Such Stockholder agrees to promptly notify Parent, U.S. Parent, Merger Sub and the Company, as
applicable, of any required corrections with respect to any such information, if and to the extent
that any such information shall have become false or misleading in any material respect.
(e) No Finder’s Fees. No broker, investment banker, financial advisor or other person
is entitled to any broker’s, finder’s, financial advisor’s or other similar fee or commission in
connection with the Offer, the Merger and the other Transactions based upon arrangements made by or
on behalf of such Stockholder, in each case solely in such Stockholder’s capacity as an individual
stockholder.
(f) Reliance on Agreement. Each Stockholder acknowledges that he has had the
opportunity to review the Merger Agreement and this Agreement with the advice of counsel of such
Stockholder’s own choosing. Such Stockholder understands and acknowledges that Parent and U.S.

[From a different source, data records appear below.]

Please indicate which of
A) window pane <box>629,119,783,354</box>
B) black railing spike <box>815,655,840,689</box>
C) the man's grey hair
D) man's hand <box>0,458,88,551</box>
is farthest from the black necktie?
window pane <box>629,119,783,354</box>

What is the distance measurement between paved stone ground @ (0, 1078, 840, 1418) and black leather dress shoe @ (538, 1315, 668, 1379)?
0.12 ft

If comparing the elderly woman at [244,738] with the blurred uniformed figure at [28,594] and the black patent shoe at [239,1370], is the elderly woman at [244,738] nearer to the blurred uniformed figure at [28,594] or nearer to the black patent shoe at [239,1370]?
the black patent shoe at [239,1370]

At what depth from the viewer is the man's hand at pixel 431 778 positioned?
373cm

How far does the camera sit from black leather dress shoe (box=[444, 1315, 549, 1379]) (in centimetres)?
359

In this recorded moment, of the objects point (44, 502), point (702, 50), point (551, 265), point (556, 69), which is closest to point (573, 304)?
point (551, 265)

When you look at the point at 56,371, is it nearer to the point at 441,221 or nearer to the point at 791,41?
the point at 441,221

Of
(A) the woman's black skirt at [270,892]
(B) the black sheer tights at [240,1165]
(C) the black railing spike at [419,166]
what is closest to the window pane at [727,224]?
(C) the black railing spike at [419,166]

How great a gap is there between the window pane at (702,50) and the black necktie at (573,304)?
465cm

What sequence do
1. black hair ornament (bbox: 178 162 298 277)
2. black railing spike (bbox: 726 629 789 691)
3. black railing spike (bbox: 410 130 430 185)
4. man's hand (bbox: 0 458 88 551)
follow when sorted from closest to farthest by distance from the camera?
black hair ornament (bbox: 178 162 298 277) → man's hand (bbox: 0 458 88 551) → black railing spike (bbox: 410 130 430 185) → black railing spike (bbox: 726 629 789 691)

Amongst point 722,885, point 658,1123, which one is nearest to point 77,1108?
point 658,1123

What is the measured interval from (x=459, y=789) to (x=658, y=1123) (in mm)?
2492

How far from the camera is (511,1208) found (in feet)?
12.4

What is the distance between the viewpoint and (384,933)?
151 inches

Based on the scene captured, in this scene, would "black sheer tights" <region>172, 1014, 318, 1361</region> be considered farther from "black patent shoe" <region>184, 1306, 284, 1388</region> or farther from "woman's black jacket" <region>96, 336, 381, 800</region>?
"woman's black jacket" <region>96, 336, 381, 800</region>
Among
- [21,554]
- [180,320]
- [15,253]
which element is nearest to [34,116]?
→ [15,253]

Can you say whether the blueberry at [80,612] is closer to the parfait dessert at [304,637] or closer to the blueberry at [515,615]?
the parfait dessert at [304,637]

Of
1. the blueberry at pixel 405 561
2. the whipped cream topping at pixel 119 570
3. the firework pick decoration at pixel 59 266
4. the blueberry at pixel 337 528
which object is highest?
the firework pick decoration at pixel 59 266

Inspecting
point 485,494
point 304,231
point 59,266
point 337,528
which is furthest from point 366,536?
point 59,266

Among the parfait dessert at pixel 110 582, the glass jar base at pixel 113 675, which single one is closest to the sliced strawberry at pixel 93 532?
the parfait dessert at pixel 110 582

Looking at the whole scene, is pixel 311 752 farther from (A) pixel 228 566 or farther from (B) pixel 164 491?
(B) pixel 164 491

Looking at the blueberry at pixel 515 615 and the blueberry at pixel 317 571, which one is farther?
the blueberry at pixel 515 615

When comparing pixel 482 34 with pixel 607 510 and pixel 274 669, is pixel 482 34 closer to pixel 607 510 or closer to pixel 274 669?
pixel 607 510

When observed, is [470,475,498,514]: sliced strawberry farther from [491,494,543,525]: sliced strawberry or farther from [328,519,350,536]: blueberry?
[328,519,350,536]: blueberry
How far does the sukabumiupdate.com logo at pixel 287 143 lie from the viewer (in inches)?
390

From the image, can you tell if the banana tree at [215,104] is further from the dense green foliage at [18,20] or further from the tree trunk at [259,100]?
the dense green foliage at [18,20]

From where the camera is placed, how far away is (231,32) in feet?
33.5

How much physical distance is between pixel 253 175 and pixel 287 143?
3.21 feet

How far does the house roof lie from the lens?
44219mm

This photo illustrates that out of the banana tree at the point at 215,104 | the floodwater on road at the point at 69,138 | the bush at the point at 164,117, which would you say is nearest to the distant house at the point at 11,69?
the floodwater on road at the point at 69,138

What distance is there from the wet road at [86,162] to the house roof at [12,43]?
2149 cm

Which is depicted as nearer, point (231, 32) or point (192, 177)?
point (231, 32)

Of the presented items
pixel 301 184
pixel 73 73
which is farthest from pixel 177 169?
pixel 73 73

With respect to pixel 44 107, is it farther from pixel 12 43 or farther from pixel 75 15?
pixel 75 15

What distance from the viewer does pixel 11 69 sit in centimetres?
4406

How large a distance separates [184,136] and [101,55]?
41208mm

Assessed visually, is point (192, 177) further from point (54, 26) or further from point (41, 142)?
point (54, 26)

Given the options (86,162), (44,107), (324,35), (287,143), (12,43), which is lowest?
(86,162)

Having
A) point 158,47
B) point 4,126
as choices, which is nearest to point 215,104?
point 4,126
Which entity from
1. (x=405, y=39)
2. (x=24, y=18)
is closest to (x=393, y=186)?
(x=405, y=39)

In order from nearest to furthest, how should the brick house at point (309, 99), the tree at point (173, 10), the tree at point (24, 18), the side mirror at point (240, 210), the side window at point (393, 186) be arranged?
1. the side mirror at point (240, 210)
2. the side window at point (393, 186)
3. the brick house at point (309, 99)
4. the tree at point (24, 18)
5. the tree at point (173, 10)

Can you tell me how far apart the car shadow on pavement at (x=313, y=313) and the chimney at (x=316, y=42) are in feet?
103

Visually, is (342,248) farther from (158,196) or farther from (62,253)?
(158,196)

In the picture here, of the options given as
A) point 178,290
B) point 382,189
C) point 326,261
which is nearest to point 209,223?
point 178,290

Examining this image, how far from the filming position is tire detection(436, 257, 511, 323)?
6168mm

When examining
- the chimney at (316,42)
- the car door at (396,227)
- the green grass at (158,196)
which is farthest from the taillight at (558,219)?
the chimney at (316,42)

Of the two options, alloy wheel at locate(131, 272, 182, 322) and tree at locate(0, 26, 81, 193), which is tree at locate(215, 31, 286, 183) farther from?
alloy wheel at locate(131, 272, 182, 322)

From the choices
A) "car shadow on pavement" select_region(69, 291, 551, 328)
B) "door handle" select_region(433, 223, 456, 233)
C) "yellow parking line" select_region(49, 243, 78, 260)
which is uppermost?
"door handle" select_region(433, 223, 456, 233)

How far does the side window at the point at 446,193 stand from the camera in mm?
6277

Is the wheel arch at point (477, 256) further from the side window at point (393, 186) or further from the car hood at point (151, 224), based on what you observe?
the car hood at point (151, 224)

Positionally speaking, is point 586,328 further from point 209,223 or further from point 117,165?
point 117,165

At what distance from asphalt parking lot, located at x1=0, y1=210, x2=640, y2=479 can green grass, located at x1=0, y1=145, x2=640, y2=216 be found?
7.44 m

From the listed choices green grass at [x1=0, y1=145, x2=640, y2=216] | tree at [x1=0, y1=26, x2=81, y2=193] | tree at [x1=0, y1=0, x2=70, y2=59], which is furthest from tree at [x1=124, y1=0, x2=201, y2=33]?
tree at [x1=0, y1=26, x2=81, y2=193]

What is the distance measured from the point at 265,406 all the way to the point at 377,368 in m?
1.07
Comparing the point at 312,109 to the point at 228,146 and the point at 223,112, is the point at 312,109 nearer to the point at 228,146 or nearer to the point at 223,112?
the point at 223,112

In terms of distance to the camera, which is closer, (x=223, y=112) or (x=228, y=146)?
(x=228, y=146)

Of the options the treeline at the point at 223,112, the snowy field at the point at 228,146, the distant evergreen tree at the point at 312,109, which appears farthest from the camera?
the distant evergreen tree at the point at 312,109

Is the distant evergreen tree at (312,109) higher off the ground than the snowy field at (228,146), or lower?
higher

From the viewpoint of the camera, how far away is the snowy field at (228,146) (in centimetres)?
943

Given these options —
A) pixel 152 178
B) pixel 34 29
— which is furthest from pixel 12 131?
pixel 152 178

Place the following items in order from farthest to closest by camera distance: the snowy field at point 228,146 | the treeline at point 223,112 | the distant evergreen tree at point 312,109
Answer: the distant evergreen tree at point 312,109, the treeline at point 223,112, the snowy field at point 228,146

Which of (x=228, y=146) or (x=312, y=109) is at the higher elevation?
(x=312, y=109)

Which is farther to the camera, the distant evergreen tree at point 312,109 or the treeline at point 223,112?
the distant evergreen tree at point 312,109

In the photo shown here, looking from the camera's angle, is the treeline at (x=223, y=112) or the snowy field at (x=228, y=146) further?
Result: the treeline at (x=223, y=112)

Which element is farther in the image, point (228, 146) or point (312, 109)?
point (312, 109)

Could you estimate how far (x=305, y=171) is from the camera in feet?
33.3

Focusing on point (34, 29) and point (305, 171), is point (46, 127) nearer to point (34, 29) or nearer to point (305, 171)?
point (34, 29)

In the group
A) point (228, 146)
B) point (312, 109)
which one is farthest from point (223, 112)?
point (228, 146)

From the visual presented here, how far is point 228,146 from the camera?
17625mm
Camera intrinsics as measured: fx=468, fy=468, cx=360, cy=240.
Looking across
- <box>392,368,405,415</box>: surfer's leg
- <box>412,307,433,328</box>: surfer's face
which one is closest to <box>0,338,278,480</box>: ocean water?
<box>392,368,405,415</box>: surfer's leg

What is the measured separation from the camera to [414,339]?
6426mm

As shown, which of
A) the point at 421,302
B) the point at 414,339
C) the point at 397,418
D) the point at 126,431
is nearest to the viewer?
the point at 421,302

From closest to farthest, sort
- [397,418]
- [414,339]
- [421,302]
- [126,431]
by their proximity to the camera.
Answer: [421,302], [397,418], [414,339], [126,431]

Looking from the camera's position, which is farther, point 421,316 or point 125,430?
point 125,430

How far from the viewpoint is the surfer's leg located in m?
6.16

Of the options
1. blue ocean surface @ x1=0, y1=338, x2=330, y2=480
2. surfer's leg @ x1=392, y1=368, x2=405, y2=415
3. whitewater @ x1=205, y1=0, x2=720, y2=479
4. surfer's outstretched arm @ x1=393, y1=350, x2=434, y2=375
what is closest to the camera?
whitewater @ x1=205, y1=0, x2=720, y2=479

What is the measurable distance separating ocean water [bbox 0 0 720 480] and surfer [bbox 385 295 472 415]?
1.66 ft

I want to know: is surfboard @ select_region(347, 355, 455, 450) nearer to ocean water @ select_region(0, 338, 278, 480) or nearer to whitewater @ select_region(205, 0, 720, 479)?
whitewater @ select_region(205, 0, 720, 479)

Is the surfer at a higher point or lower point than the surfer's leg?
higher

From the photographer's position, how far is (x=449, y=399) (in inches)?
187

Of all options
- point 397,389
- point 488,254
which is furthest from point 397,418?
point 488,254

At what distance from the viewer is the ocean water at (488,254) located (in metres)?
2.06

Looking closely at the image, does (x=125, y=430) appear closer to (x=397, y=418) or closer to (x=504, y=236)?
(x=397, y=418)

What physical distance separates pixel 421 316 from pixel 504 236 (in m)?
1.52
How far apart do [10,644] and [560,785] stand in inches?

Parent are entering into, and causing Merger Sub to enter into, the Merger Agreement in reliance
upon such Stockholder’s execution and delivery of this Agreement and acknowledges that this
Agreement has been entered into in consideration for the execution and delivery of the Merger
Agreement by Parent, U.S. Parent and Merger Sub.
(g) Absence of Litigation. As of the date hereof, there is no proceeding pending
against, or, to the knowledge of such Stockholder, threatened against or otherwise affecting, such
Stockholder or any of his properties or assets (including such Stockholder’s Shares) that would
reasonably be expected to impair in any material respect the ability of Stockholder to perform his
obligations hereunder or to consummate the transactions contemplated hereby on a timely basis.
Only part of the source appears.